** Task instructions **
Answer these from the thread below on OBS 28 and Zoom breakout rooms:
(a) Which OBS version does the thread say does not have the problem?
(b) What happened when attaboyBrad retested with a completely blank profile and scene collection?
(c) What computer was fischernick using?

** Passage provided **
Content starts
Anything else we should know?

This has been happening basically every time I try to enter, or especially to switch, breakout rooms in Zoom since the first OBS 28 beta (still an issue with 28.0.1).

It's not an issue on 27.2.4, and I've reverted back to that for the time being.

attaboyBrad commented 2 years ago

I have since retested using a completely blank profile and scene collection to try to rule out the possibility that the issue stems from my particular configuration and the issue still happens--in fact Zoom crashed outright.

I retested Zoom while using cameras other than OBS 28's Virtual Camera and Zoom worked fine so it appears to be very specific to OBS 28 and its Virtual Camera implementation.

fischernick commented 2 years ago

I've been running into the same problem on an M1 MacBook Pro. While using Virtual Camera in Zoom, going into a breakout room will cause zoom to just lock and display the spinner on the mouse icon. The other participant video and audio still works.
Content ends
** Data supplied **
Content starts
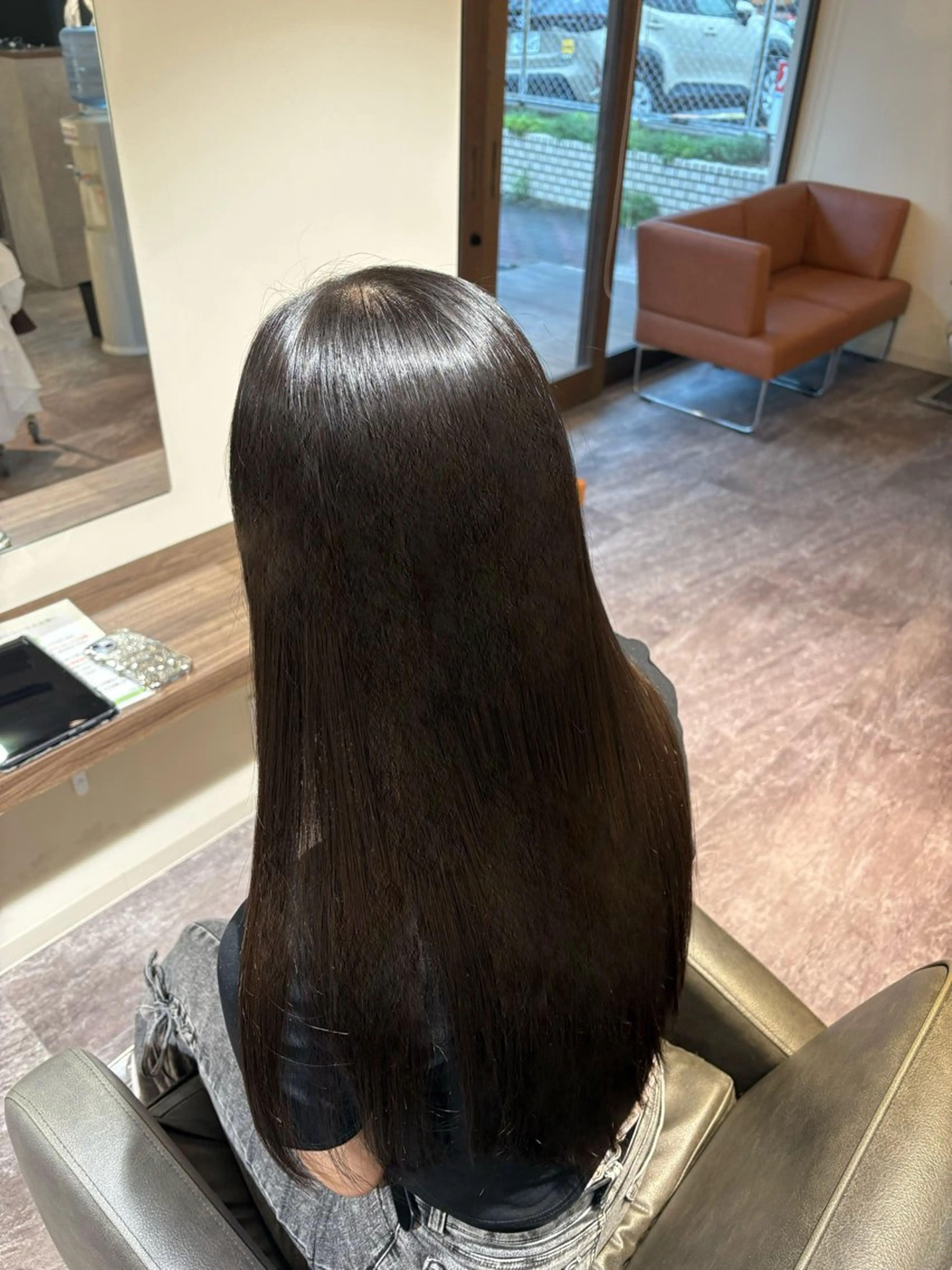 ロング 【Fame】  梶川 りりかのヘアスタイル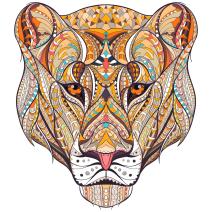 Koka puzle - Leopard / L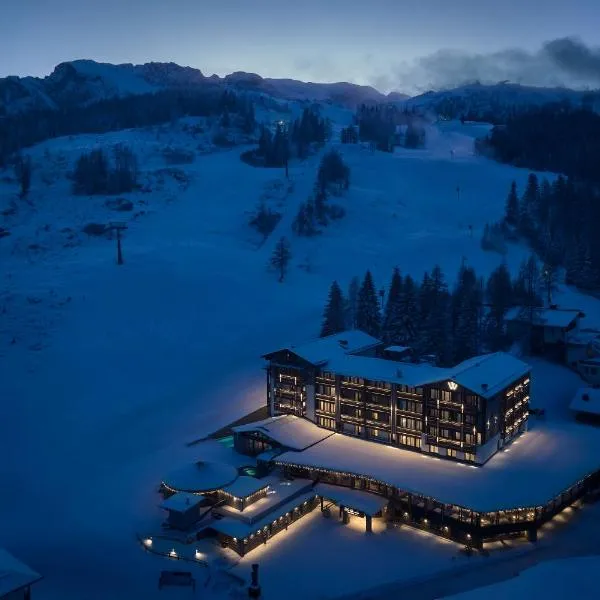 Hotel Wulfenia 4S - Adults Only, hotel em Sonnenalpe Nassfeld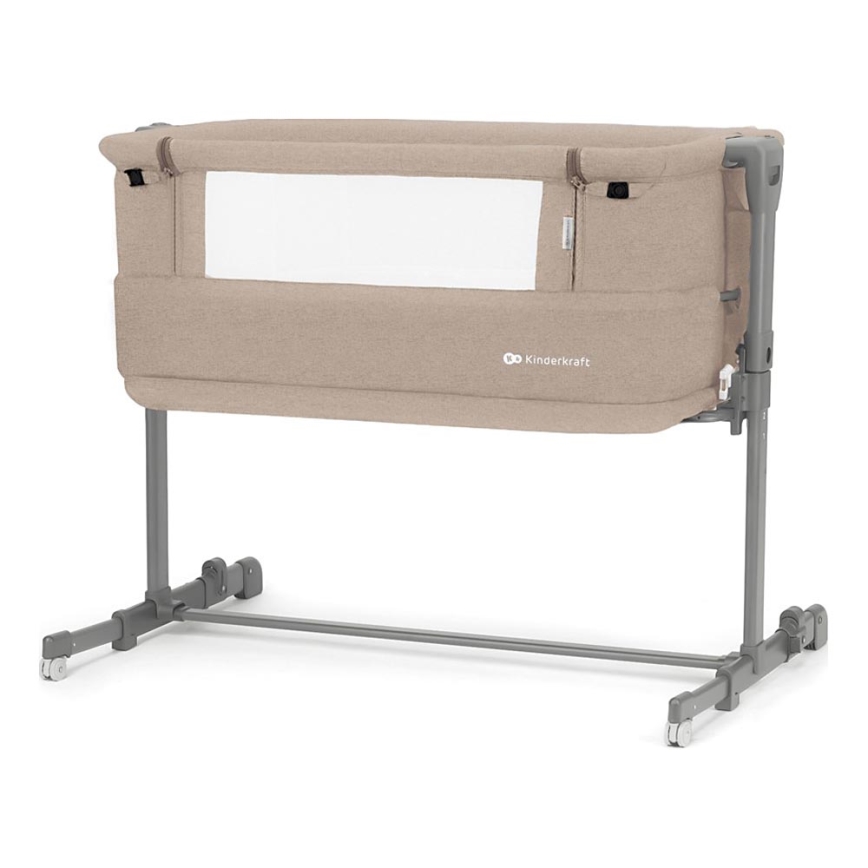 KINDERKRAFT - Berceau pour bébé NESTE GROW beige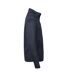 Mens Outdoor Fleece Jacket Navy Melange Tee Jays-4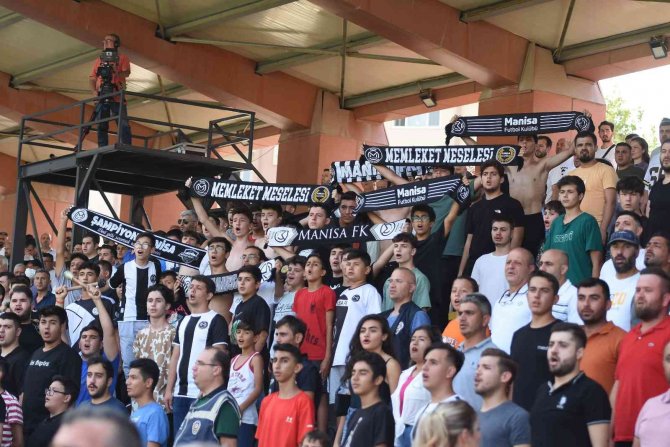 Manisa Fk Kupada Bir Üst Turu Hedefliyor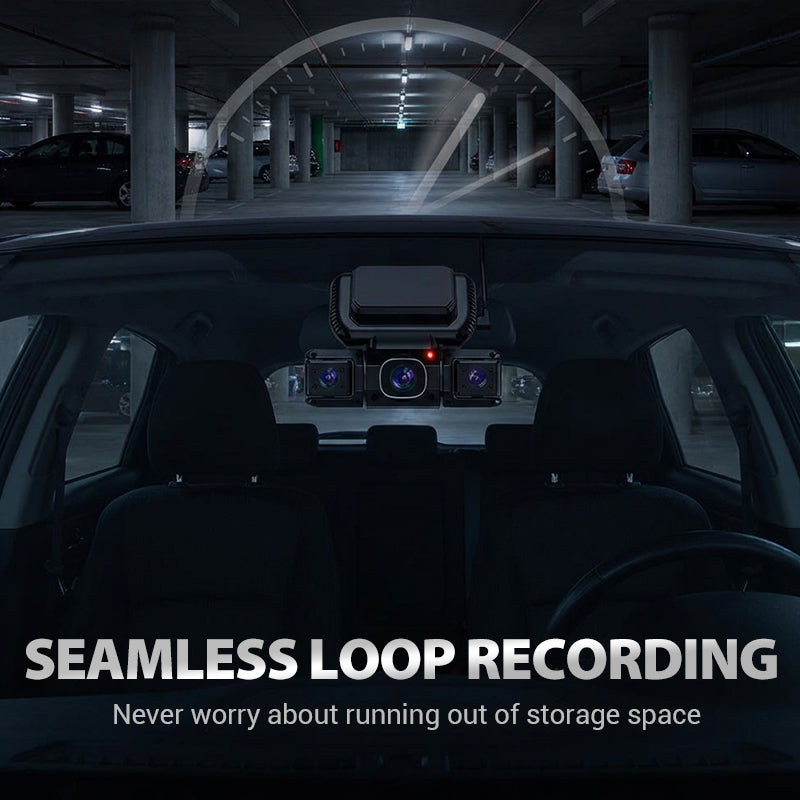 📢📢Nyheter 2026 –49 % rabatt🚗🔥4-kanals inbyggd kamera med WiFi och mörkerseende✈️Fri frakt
Content ends
Content starts
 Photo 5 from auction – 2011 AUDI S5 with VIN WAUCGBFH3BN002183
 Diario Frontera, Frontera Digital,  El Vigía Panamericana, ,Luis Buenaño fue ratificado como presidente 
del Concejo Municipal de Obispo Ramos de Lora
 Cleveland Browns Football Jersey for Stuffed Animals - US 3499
Content ends
** The completed task **
(a) 27.2.4
(b) The issue still happened, and Zoom crashed outright.
(c) An M1 MacBook Pro